2. Factors that trigger a progression to prediabetes and factors that help participants maintain normal blood sugar levels. Aspects such as weight gain, food intake and exercise levels will be reviewed, along with changes in insulin sensitivity and secretion, body fat and metabolic function as related to increased blood sugar rates.

The POP-ABC study is the first to examine the occurrence of prediabetes as an end analysis versus the occurrence of full-blown diabetes. This allows Dagogo-Jack and his team of researchers to plan interventions to prevent prediabetes and diabetes in follow-up studies.

“The initial phase of the study established that prehypertension is prevalent among the offspring of diabetic persons. Therefore, preventing prediabetes may also stall or prevent prehypertension, the precursor to high blood pressure,” Dagogo-Jack says.

Complete findings will be published after the study ends in March.

Tips for Avoiding Prediabetes/Diabetes

Nationwide, cases of type 2 diabetes are increasing at alarming rates. More than 26 million Americans have type 2 diabetes, and an estimated 79 million have prediabetes, according to a current survey by the Centers for Disease Control and Prevention. In Tennessee, nearly 490,000 diabetes cases were reported, a massive increase from the 335,000 cases reported for the state in 2001. So, how can we protect ourselves?

“The solution to a diabetes epidemic is not found in a pharmacy or in a bottle but resides in an individual’s ability to change his or her lifestyle,” Dagogo-Jack says.

For protection against prediabetes or diabetes, Dagogo-Jack refers to the Diabetes Prevention Program: http://diabetes.niddk.nih.gov/dm/pubs/preventionprogram/. The national study recommends the age-old advice of eating a balanced diet and exercising regularly as the best defense against diabetes.

What you can do to protect yourself:

  • Walk 30 minutes per day for five days each week. Previous national studies indicate a 60 percent reduction in diabetes among prediabetic patients who follow this regimen.
  • Lower your sugar intake and use sugar substitutes approved as safe and effective by the U.S. Food and Drug Administration. These include aspartame and sucralose-based artificial sweeteners such as Splenda®.
  • Lower your intake of carbohydrates with high starch content such as potatoes, refined pasta, white bread, corn and desserts. Select foods made of complex whole grains such as whole grain pasta, oats, breads or rolls, which provide high fiber content as well as protection against cancer and high cholesterol. Also, legumes are great sources of fiber, protein and other important nutrients.
  • Commit to a balanced diet as prescribed by the U.S. Department of Agriculture. Details are found at: www.choosemyplate.gov.

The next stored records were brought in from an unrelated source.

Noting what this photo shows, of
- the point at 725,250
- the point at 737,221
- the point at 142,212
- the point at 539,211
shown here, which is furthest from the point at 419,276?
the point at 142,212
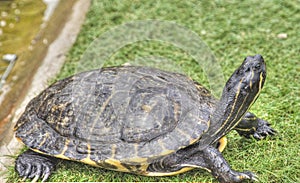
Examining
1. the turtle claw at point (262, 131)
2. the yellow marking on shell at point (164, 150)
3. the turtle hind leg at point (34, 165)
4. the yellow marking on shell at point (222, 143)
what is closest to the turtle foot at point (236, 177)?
the yellow marking on shell at point (222, 143)

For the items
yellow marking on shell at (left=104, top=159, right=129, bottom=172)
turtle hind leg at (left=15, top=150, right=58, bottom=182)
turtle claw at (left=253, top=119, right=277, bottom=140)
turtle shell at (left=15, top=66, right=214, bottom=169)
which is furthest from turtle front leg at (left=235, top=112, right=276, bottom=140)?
turtle hind leg at (left=15, top=150, right=58, bottom=182)

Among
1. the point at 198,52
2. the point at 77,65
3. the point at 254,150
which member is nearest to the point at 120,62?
the point at 77,65

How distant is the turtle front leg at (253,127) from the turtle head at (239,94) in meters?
0.28

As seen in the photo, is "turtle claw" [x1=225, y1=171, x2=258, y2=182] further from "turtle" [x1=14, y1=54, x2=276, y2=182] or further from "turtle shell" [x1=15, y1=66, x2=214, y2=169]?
"turtle shell" [x1=15, y1=66, x2=214, y2=169]

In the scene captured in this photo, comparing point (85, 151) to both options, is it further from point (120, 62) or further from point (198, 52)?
point (198, 52)

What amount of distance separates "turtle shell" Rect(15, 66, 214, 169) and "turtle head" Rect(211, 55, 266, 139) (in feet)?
0.40

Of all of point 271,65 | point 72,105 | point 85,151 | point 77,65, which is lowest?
point 271,65

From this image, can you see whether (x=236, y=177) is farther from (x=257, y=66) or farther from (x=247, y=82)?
(x=257, y=66)

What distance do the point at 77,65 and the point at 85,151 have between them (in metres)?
2.04

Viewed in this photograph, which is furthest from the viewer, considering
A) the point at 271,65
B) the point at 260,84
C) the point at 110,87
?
the point at 271,65

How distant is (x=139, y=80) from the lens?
359cm

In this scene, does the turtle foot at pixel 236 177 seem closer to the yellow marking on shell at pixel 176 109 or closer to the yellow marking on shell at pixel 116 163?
the yellow marking on shell at pixel 176 109

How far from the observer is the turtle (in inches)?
131

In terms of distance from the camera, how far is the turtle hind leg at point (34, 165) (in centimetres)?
373
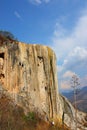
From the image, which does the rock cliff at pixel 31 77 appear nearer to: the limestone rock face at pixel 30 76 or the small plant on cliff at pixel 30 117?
the limestone rock face at pixel 30 76

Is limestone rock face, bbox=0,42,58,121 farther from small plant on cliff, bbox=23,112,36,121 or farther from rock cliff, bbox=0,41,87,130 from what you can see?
small plant on cliff, bbox=23,112,36,121

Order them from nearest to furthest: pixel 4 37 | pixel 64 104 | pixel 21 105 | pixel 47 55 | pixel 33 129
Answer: pixel 33 129, pixel 21 105, pixel 4 37, pixel 47 55, pixel 64 104

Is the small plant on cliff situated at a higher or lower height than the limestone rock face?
lower

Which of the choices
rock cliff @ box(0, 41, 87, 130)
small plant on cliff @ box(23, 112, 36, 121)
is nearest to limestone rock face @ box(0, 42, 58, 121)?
rock cliff @ box(0, 41, 87, 130)

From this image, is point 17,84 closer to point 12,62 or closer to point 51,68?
point 12,62

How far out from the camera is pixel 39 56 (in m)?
42.9

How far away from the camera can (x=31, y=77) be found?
40.7m

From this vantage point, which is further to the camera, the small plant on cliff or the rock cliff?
the rock cliff

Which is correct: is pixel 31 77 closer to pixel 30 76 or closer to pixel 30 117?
pixel 30 76

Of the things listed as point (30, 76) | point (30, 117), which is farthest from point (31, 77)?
point (30, 117)

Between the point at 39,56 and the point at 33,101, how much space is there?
665 cm

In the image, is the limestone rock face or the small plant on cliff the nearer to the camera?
the small plant on cliff

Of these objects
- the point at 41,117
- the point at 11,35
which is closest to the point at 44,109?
the point at 41,117

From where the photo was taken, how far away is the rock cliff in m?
38.3
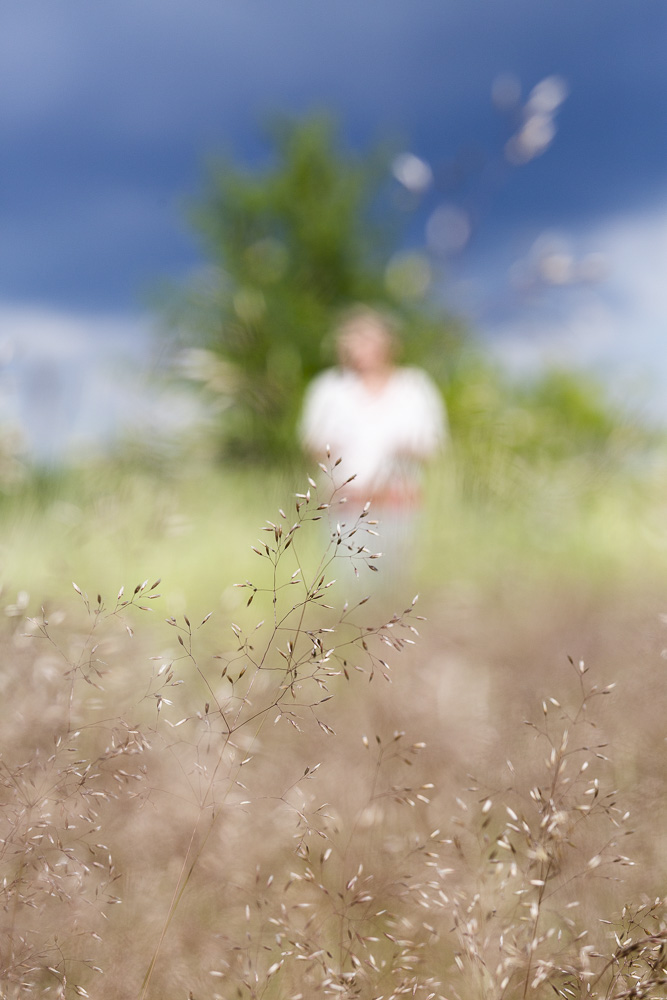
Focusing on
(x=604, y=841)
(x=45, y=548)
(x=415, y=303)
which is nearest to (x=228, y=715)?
(x=604, y=841)

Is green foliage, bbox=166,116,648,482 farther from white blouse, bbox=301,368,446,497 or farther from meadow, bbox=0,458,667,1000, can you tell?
meadow, bbox=0,458,667,1000

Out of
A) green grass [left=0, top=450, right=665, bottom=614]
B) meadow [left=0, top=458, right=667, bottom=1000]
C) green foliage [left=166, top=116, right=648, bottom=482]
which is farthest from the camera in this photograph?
green foliage [left=166, top=116, right=648, bottom=482]

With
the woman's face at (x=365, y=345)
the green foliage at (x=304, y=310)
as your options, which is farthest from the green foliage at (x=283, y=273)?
the woman's face at (x=365, y=345)

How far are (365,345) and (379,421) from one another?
0.40 meters

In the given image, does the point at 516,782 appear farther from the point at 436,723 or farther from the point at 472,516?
the point at 472,516

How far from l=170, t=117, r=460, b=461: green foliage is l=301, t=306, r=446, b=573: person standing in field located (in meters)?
4.05

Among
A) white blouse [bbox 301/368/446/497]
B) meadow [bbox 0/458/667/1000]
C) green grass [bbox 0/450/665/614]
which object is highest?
meadow [bbox 0/458/667/1000]

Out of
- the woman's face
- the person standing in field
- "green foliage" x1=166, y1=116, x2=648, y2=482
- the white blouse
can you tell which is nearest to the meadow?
the person standing in field

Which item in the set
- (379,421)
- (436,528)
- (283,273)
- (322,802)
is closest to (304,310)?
(283,273)

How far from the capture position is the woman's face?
4.34 meters

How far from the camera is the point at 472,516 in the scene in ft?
24.3

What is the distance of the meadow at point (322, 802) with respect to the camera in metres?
1.14

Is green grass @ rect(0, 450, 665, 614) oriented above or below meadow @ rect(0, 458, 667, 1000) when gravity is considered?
below

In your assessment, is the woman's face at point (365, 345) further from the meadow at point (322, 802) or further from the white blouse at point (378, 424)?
the meadow at point (322, 802)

The USDA recommends that a meal plate consist of 50 percent fruit and vegetables, 25 percent whole grains and 25 percent protein.
  • Have an annual physical exam that includes testing your blood sugar level.
  • Identify and participate in diabetes clinical trials at reputable academic health institutions where clinical and laboratory monitoring takes place. Clinical trials are usually offered at no cost to the patient.

For more information, visit the American Diabetes Association website at www.diabetes.org.

“Diabetes can skip generations and siblings and can occur at any time,” Dagago-Jack says. “It can be asymptomatic, and if you don’t know your parental history and don’t get tested, you can walk around with undiagnosed diabetes.”